### Extrait retenu
Hormis le fait que le kit contienne un dock, un adaptateur et des cables, vaut-il mieux brancher l'ampli à l'iPod via le dock??
Merci de vos réponses.

Un futur switcher.


----------



## macinside (25 Avril 2004)

aucune 
	

	
	
		
		

		
			





 vu que dans les 2 cas tu te brancher a une prise jack, donc le plus simple est de le branché sur le dock


----------



## archeos (26 Avril 2004)

théoriquement, on n'a pas un peu moins de perte en passant par le dock ?


----------



## Gwenhiver (26 Avril 2004)

La sortie du dock est une sortie "line out". Le son est redirigé vers la chaîne hi-fi sans passer par le moteur de traitement du son de l'iPod. En particulier, l'equalizer de l'iPod, ou la fonction Sound Check devraient être inhibés. Je n'ai aps vérifié que ça se passait bien comme ça dans les faits.

### Enregistrements du corpus
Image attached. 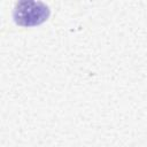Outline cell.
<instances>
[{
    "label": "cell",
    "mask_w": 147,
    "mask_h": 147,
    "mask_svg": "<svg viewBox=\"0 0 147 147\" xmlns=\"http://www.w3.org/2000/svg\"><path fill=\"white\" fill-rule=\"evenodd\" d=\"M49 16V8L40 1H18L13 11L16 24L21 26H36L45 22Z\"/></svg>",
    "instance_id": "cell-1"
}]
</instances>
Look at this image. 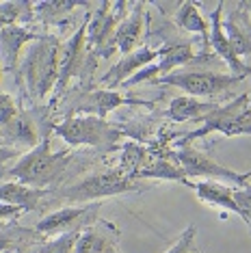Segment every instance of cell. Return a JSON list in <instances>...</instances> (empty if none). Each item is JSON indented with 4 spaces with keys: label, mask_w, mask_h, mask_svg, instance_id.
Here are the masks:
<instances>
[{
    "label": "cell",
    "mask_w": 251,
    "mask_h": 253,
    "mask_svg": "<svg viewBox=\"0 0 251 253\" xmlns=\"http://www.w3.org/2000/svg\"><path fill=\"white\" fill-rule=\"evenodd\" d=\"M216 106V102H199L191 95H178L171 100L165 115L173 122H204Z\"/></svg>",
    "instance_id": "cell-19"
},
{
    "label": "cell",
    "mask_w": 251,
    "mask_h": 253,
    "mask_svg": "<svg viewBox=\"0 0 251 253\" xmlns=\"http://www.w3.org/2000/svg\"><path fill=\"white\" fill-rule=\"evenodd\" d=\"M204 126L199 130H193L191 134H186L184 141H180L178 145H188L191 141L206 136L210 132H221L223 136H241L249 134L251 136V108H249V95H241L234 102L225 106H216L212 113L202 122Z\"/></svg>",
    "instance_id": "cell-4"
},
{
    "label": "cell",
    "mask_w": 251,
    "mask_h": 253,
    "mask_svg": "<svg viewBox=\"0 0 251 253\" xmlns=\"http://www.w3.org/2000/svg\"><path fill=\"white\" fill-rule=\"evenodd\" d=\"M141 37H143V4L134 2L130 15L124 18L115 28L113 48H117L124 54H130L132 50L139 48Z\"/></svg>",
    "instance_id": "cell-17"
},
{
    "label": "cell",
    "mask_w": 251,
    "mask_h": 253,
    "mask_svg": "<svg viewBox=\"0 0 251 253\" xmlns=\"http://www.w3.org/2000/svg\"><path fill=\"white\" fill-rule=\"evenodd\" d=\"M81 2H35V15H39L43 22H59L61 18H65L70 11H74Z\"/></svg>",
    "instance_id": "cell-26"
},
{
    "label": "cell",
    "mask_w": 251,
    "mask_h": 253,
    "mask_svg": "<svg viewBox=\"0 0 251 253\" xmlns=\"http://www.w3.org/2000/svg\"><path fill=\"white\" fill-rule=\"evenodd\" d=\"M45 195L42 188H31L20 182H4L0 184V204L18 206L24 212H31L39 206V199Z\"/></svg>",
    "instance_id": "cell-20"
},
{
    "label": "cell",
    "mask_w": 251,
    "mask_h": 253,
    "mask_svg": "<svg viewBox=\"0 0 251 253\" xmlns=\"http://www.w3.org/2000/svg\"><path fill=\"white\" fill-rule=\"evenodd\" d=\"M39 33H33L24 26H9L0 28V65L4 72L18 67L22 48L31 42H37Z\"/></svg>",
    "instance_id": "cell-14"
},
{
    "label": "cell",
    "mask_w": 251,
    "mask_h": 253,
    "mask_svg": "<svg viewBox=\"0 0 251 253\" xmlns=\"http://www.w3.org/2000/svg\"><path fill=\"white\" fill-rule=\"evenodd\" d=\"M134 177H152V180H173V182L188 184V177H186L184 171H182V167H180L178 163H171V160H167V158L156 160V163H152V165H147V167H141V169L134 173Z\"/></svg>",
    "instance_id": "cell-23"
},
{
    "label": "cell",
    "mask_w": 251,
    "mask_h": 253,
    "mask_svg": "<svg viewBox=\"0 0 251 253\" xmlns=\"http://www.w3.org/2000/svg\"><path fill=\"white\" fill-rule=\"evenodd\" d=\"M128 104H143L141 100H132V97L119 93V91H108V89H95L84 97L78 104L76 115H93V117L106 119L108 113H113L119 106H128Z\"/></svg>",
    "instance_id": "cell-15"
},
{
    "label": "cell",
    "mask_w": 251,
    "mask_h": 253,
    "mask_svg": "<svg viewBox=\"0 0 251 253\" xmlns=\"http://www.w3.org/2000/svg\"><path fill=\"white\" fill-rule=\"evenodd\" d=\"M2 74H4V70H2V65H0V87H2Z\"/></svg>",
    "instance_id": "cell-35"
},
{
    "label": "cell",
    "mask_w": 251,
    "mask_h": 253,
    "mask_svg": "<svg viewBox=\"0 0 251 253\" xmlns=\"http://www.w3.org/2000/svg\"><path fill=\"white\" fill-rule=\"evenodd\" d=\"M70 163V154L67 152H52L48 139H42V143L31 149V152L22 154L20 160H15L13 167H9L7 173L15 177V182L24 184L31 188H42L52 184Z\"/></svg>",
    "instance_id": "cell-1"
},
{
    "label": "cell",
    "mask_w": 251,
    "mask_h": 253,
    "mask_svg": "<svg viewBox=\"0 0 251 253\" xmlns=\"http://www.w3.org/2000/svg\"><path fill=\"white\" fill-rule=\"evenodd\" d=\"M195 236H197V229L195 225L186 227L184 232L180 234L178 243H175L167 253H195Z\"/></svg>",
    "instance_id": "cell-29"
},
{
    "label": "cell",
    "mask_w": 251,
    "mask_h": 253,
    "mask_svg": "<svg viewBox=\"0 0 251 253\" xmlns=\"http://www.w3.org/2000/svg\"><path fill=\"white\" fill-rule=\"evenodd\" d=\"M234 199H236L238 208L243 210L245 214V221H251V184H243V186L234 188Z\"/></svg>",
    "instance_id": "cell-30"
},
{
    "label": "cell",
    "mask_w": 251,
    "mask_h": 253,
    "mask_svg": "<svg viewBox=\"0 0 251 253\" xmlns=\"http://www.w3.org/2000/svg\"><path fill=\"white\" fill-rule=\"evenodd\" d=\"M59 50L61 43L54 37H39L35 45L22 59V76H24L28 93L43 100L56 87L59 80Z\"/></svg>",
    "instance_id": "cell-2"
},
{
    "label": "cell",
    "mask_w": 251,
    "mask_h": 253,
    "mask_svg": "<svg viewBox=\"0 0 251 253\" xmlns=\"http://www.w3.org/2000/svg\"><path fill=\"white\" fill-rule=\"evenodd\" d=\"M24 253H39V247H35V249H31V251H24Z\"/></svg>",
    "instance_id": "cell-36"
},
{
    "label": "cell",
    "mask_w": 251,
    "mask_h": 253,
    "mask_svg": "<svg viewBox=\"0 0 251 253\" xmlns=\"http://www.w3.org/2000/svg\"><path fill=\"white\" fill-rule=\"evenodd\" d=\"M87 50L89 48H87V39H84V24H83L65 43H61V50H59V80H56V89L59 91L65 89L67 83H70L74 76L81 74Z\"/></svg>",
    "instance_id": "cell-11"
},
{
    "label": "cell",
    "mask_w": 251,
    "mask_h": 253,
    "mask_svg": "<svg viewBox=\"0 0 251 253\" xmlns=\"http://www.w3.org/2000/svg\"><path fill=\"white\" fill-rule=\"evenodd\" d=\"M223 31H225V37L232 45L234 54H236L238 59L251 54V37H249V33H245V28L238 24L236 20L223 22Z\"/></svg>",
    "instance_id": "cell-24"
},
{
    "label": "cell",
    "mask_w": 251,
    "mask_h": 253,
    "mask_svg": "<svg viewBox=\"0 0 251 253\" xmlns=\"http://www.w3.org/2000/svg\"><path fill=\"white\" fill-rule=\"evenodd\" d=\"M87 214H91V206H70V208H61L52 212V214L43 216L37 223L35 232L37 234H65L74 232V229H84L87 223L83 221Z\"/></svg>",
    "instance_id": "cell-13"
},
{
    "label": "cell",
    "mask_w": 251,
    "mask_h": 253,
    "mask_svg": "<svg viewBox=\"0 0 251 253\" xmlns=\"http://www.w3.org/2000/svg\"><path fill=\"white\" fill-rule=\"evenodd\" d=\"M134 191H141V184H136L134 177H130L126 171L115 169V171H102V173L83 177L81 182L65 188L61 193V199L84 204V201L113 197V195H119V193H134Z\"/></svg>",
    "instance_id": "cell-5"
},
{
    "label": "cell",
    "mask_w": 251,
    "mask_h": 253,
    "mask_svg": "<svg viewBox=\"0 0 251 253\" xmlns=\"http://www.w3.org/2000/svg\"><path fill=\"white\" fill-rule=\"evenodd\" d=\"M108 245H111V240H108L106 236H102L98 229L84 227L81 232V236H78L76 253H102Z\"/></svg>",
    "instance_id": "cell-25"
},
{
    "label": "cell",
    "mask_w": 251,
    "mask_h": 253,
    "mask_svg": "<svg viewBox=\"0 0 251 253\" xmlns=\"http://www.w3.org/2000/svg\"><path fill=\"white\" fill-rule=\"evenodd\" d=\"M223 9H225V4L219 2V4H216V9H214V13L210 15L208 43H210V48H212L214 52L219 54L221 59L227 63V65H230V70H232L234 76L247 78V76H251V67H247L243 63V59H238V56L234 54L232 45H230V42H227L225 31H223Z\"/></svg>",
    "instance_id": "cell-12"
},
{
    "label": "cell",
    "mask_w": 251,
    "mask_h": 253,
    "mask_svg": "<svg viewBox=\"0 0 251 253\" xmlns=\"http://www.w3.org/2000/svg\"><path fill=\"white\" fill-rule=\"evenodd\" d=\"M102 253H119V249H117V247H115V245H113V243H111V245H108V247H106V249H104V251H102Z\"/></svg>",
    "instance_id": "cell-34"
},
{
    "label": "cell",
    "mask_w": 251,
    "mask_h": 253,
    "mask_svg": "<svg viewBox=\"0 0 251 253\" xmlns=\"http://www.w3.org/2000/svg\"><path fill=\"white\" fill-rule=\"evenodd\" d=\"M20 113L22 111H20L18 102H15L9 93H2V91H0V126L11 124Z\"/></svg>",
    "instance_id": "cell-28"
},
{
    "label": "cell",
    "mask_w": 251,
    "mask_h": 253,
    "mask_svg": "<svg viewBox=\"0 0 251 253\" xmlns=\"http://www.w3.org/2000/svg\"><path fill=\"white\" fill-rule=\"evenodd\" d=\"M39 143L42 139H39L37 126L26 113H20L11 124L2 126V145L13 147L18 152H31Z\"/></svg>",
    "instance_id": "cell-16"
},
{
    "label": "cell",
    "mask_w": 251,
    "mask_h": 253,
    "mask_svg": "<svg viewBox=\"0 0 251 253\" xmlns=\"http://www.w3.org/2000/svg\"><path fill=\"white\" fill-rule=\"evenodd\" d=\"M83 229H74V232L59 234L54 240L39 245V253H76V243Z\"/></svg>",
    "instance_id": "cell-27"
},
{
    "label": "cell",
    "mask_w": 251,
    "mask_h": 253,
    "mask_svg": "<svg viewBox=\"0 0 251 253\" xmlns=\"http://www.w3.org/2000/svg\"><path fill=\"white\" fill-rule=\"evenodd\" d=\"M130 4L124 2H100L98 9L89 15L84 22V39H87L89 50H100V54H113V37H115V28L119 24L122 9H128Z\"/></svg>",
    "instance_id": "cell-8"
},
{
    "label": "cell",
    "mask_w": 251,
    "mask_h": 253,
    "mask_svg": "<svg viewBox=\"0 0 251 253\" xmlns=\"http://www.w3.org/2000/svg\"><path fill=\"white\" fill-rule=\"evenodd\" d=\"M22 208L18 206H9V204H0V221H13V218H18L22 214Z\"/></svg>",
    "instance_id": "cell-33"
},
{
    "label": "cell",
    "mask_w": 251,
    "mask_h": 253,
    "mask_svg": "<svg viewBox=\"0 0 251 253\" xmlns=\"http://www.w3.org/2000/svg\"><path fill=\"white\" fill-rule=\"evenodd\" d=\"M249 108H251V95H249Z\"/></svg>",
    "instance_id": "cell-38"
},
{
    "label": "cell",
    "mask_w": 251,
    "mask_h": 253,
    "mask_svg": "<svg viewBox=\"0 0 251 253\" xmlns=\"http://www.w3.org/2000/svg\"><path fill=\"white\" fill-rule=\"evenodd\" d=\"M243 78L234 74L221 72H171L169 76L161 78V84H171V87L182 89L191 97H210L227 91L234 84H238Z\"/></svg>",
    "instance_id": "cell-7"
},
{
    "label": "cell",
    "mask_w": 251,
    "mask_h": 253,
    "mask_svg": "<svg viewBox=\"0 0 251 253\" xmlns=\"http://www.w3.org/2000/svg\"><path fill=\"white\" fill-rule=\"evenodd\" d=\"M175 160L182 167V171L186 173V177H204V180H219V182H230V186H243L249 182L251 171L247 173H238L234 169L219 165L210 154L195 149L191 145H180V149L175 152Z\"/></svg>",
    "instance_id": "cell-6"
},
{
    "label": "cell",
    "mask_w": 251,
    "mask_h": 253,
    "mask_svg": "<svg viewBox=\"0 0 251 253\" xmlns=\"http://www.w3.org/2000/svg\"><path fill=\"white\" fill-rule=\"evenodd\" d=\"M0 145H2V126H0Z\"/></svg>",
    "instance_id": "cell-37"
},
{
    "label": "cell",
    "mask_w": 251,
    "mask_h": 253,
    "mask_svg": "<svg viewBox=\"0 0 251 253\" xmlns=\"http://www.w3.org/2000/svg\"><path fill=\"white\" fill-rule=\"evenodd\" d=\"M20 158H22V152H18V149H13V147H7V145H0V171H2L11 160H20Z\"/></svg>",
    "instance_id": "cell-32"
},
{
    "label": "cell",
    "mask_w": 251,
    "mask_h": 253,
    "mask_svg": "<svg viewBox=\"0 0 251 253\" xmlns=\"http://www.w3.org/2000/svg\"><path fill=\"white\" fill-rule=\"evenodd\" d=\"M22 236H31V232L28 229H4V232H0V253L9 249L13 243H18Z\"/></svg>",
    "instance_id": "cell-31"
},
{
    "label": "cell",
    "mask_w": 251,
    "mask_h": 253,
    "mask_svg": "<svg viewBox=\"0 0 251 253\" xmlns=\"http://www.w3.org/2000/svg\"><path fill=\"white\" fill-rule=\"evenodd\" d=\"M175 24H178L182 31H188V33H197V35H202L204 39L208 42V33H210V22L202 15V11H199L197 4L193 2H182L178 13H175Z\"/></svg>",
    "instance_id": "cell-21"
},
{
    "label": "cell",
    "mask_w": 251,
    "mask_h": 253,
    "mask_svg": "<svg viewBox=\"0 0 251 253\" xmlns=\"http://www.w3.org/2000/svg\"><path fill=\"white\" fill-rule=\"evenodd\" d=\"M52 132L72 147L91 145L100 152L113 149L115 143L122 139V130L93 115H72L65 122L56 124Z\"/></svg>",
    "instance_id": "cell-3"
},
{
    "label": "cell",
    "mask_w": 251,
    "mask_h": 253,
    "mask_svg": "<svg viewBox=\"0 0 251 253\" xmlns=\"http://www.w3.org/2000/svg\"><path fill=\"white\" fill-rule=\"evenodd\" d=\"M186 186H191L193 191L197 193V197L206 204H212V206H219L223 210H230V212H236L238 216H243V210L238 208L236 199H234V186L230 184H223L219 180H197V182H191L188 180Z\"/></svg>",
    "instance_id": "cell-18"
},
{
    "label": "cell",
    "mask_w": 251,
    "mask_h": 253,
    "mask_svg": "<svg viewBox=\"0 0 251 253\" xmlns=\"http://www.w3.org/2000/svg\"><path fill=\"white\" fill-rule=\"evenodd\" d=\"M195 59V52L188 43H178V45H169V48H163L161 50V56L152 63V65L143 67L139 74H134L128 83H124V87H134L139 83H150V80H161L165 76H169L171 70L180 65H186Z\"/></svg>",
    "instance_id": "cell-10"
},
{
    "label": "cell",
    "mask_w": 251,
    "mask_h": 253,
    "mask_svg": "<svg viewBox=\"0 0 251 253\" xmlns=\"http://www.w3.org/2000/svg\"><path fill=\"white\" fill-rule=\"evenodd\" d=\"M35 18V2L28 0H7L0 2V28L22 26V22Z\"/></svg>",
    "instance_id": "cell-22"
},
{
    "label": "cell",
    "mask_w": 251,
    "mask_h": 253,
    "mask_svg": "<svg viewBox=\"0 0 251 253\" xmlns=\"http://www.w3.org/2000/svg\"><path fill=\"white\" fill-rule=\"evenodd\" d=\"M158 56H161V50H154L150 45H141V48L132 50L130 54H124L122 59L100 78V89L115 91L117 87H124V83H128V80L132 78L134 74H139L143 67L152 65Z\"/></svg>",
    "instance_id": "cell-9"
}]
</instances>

### Consigne
Dans l'extrait retenu, relevez tous les pseudonymes placés en titre de message, chacun avec la date qui l'accompagne.

### Solution
- macinside (25 Avril 2004)
- archeos (26 Avril 2004)
- Gwenhiver (26 Avril 2004)